## WHAT YOU NEED TO DO
Apart from any images, the entries are to be output exactly.

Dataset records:
* * * *

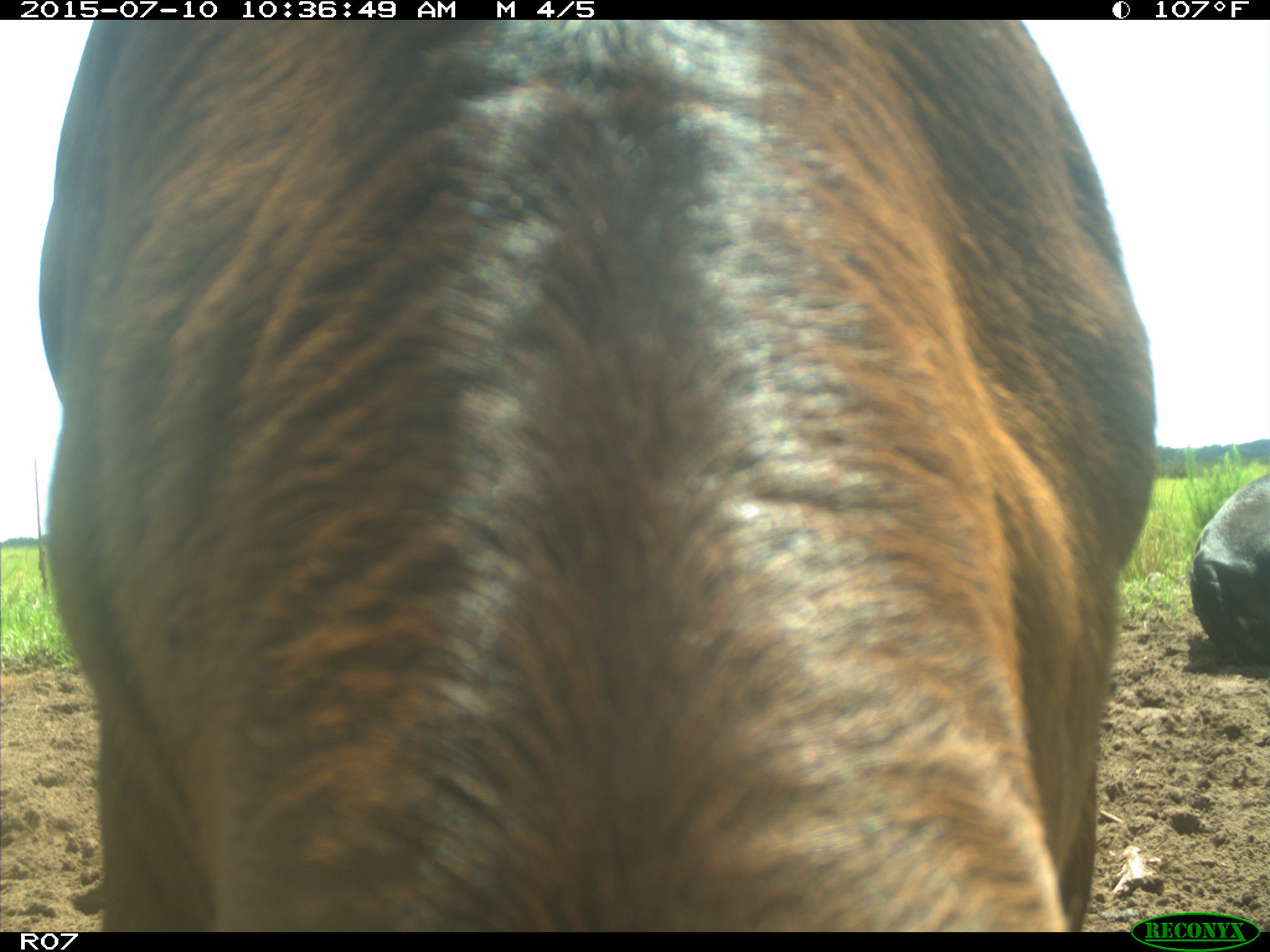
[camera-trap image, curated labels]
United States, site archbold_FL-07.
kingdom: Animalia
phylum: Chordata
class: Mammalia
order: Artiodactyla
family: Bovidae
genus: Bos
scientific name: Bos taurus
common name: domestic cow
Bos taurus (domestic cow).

* * * *

## SOLUTION
[camera-trap image, curated labels]
United States, site archbold_FL-07.
kingdom: Animalia
phylum: Chordata
class: Mammalia
order: Artiodactyla
family: Bovidae
genus: Bos
scientific name: Bos taurus
common name: domestic cow
Bos taurus (domestic cow).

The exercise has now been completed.